### Aim
Every line of the records must be repeated exactly; pictures stay out.

### Recorded data
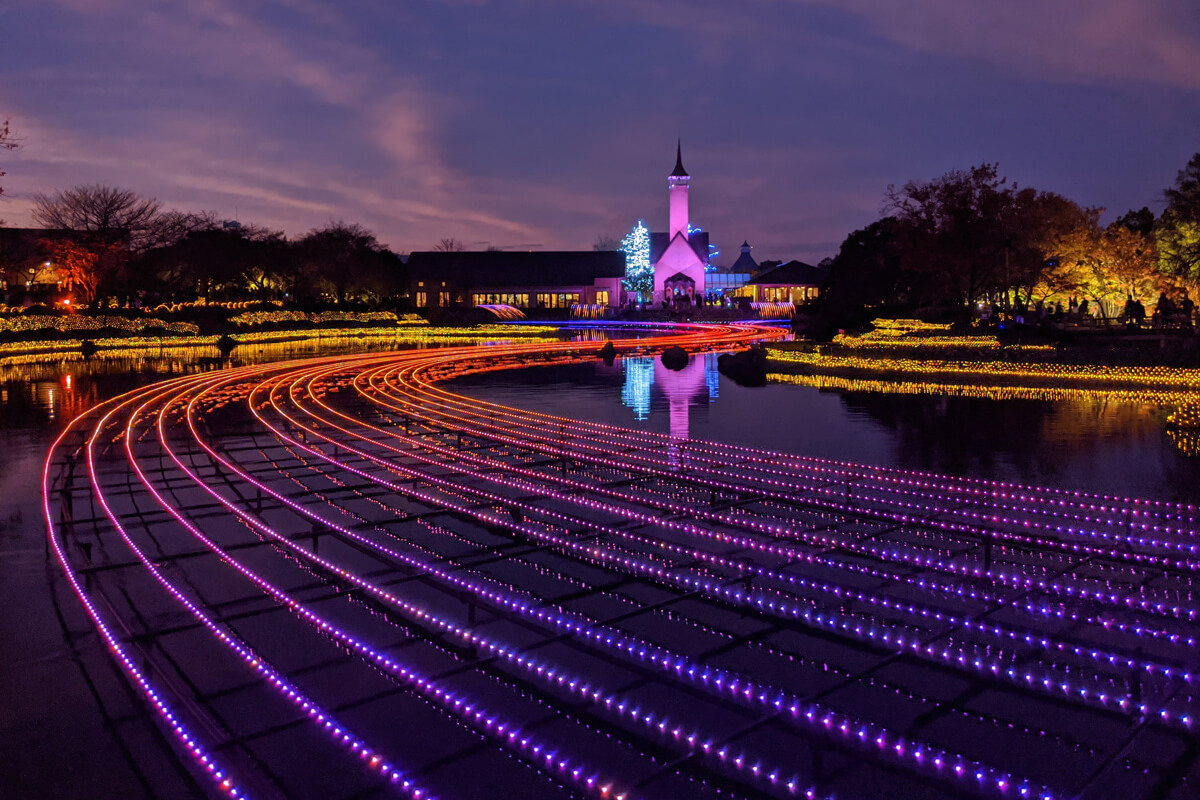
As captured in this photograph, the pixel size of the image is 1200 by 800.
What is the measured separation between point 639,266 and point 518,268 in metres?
10.5

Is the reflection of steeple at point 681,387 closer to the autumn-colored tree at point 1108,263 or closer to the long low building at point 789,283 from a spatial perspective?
the autumn-colored tree at point 1108,263

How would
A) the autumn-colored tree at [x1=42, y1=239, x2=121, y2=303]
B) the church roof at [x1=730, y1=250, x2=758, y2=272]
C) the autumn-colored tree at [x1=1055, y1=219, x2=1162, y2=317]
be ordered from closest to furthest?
the autumn-colored tree at [x1=1055, y1=219, x2=1162, y2=317], the autumn-colored tree at [x1=42, y1=239, x2=121, y2=303], the church roof at [x1=730, y1=250, x2=758, y2=272]

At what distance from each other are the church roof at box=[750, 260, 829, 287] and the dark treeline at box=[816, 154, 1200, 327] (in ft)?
127

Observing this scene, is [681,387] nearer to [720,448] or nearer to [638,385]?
[638,385]

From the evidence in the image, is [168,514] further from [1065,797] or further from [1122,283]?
[1122,283]

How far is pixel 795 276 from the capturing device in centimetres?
8338

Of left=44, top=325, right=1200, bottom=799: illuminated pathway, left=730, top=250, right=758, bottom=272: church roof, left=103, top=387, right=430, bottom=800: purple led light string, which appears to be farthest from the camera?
left=730, top=250, right=758, bottom=272: church roof

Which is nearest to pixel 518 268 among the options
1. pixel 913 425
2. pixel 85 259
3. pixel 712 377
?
pixel 85 259

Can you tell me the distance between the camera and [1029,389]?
20.7m

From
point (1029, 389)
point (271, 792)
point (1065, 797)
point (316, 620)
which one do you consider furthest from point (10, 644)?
point (1029, 389)

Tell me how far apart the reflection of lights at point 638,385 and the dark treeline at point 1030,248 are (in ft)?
45.0

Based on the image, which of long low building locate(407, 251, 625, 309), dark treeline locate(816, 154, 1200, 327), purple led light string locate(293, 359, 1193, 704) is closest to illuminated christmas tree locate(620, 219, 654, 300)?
long low building locate(407, 251, 625, 309)

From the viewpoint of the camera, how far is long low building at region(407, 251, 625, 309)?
76312 millimetres

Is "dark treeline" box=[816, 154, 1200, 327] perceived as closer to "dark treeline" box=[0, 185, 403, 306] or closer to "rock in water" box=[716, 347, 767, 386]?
"rock in water" box=[716, 347, 767, 386]
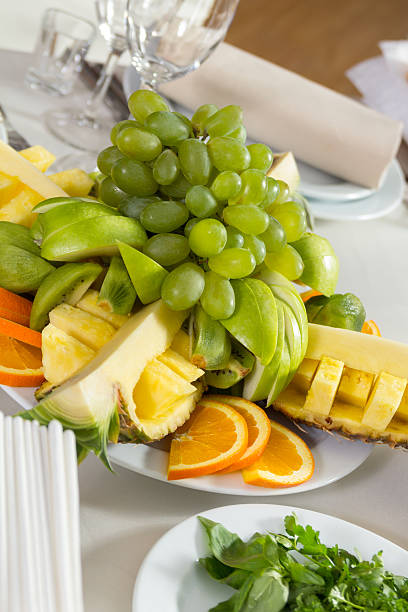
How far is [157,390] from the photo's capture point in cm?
54

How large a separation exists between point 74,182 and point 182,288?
22 cm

### Result of this task
As captured in this photograph, the pixel size of the image is 1200 by 800.
What is the measured separation between point 639,266 and point 518,268 in metres?
10.5

Is the reflection of steeple at point 681,387 closer to the autumn-colored tree at point 1108,263 or closer to the long low building at point 789,283 from a spatial perspective?
the autumn-colored tree at point 1108,263

How would
A) the autumn-colored tree at [x1=42, y1=239, x2=121, y2=303]
B) the church roof at [x1=730, y1=250, x2=758, y2=272]
C) the autumn-colored tree at [x1=1055, y1=219, x2=1162, y2=317]
be ordered from closest to furthest?
the autumn-colored tree at [x1=1055, y1=219, x2=1162, y2=317], the autumn-colored tree at [x1=42, y1=239, x2=121, y2=303], the church roof at [x1=730, y1=250, x2=758, y2=272]

At what distance from each other are the church roof at box=[750, 260, 829, 287] and the dark treeline at box=[816, 154, 1200, 327] (in ft)?
127

Observing this scene, is [681,387] nearer to [720,448] or nearer to [638,385]?
[638,385]

From the evidence in the image, is [168,514] further from [1065,797] or further from [1122,283]?
[1122,283]

How far is pixel 795 276 from the capturing device in centimetres?
8338

Of left=44, top=325, right=1200, bottom=799: illuminated pathway, left=730, top=250, right=758, bottom=272: church roof, left=103, top=387, right=430, bottom=800: purple led light string, which appears to be farthest from the camera?
left=730, top=250, right=758, bottom=272: church roof

Which is nearest to pixel 518 268 among the options
1. pixel 913 425
2. pixel 85 259
3. pixel 712 377
?
pixel 85 259

Can you tell me the distance between the camera and [1029,389]?
20.7m

From
point (1029, 389)
point (271, 792)
point (1065, 797)
point (316, 620)
which one do you consider furthest from point (10, 644)?
point (1029, 389)

Tell me how far apart the reflection of lights at point 638,385 and the dark treeline at point 1030,248 are (in ft)?
45.0

Based on the image, which of long low building locate(407, 251, 625, 309), dark treeline locate(816, 154, 1200, 327), purple led light string locate(293, 359, 1193, 704) is closest to illuminated christmas tree locate(620, 219, 654, 300)?
long low building locate(407, 251, 625, 309)

From the viewpoint of the camera, how far is long low building at region(407, 251, 625, 309)?
76312 millimetres

Is "dark treeline" box=[816, 154, 1200, 327] perceived as closer to "dark treeline" box=[0, 185, 403, 306] or closer to "rock in water" box=[716, 347, 767, 386]?
"rock in water" box=[716, 347, 767, 386]
How far is [157,390] from the photo's capture point in cm?
54

How large a separation exists between point 74,182 and point 182,288?
22 cm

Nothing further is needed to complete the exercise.